[EXERCISE DIRECTIONS]
Search the entries for the word "sites" and copy each line that has it.

[EXERCISE DATA]

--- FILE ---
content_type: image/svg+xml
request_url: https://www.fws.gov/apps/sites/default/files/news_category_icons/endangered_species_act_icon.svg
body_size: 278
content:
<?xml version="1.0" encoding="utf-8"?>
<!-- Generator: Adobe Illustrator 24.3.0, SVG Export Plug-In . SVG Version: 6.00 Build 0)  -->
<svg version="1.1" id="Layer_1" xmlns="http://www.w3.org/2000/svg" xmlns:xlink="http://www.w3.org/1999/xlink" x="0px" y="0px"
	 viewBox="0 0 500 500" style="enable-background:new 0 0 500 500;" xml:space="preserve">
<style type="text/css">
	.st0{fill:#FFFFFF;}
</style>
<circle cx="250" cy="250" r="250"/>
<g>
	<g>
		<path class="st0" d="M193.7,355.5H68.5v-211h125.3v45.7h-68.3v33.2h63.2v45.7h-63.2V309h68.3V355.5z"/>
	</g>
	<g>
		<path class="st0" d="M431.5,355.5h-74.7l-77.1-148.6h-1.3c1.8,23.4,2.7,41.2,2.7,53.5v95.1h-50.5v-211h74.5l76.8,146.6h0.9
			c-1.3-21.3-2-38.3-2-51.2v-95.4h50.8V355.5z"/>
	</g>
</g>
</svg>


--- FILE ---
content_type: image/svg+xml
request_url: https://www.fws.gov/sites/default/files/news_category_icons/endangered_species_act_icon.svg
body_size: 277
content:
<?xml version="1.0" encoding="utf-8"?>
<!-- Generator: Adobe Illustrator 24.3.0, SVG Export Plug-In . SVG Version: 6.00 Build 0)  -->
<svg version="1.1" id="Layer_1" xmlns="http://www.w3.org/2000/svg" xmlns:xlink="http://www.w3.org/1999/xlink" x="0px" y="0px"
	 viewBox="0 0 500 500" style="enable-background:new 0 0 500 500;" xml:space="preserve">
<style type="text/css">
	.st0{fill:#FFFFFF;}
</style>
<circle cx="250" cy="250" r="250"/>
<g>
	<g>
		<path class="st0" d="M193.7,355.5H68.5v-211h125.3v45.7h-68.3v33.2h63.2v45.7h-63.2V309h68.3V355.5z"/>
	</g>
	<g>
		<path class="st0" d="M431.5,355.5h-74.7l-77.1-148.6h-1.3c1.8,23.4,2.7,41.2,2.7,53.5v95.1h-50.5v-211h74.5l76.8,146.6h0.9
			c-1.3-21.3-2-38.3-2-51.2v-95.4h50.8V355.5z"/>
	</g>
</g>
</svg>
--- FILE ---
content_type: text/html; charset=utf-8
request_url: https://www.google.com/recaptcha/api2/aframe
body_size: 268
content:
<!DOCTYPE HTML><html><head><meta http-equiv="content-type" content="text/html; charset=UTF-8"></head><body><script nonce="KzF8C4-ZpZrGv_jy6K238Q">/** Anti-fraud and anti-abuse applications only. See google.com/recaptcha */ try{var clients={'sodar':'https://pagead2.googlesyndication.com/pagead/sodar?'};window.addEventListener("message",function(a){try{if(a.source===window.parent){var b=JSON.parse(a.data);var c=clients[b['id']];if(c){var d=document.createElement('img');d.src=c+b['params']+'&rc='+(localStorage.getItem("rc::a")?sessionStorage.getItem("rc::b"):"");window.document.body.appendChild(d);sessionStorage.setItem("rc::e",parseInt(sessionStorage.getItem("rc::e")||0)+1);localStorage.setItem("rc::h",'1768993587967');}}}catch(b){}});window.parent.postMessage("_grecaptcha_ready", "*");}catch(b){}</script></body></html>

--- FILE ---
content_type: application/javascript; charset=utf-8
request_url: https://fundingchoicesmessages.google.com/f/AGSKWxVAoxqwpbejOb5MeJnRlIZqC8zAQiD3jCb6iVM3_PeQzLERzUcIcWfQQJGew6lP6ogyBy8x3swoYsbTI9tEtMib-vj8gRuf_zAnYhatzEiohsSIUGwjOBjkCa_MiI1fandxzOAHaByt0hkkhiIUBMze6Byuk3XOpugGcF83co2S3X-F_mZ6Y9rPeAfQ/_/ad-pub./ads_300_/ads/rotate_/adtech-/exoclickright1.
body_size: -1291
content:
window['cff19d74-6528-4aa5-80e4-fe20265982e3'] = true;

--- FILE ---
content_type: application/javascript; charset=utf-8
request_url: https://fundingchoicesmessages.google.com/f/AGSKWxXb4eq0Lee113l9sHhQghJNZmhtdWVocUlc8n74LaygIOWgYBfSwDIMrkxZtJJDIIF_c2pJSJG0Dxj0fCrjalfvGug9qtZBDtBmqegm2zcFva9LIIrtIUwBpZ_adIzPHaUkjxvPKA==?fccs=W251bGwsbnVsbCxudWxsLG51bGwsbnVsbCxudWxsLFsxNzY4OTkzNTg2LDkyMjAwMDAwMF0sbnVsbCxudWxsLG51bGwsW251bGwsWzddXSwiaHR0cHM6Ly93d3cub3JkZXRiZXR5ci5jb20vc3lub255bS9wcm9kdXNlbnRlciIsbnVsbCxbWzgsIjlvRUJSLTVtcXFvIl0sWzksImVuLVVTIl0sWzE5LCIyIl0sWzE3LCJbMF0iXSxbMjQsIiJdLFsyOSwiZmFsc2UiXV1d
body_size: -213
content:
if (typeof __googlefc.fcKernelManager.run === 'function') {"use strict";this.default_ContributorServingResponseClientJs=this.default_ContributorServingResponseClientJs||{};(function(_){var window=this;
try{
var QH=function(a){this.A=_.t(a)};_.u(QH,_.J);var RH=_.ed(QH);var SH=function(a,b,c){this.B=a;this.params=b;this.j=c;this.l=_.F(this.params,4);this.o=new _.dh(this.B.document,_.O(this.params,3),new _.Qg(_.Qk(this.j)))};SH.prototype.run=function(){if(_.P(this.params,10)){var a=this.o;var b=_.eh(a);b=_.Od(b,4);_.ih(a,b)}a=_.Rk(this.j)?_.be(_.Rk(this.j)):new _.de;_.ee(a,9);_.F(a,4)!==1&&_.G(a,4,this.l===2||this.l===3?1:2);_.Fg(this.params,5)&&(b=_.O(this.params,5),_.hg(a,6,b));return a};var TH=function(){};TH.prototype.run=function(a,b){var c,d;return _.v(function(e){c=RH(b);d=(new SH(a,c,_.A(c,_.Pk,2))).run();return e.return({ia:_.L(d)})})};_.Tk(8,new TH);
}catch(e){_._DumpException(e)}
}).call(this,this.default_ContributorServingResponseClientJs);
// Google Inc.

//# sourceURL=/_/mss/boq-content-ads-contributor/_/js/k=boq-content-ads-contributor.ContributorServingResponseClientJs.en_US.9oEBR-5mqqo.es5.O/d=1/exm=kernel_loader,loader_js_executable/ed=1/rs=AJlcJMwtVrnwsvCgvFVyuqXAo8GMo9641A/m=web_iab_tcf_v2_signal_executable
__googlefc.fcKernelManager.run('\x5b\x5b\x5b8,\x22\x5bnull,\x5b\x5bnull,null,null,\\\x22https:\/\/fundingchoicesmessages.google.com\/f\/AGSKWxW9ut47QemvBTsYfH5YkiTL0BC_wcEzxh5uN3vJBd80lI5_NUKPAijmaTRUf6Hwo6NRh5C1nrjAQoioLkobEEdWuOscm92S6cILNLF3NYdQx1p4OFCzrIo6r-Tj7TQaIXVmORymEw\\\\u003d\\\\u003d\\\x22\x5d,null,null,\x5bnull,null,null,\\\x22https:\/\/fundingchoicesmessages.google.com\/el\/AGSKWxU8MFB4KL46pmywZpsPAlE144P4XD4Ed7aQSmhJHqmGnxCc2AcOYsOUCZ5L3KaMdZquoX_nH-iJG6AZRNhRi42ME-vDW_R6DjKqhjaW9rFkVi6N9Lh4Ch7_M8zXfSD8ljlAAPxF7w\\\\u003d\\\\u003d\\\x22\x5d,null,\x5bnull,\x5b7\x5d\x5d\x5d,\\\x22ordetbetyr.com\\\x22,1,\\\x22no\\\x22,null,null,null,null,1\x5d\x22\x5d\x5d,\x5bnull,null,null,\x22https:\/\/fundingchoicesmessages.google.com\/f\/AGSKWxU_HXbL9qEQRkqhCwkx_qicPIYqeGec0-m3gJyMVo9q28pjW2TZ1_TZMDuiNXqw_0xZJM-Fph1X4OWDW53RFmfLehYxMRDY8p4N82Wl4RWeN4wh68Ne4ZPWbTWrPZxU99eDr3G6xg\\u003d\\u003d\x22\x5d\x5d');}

[RESPONSE FOR THIS EXERCISE]
request_url: https://www.fws.gov/apps/sites/default/files/news_category_icons/endangered_species_act_icon.svg
request_url: https://www.fws.gov/sites/default/files/news_category_icons/endangered_species_act_icon.svg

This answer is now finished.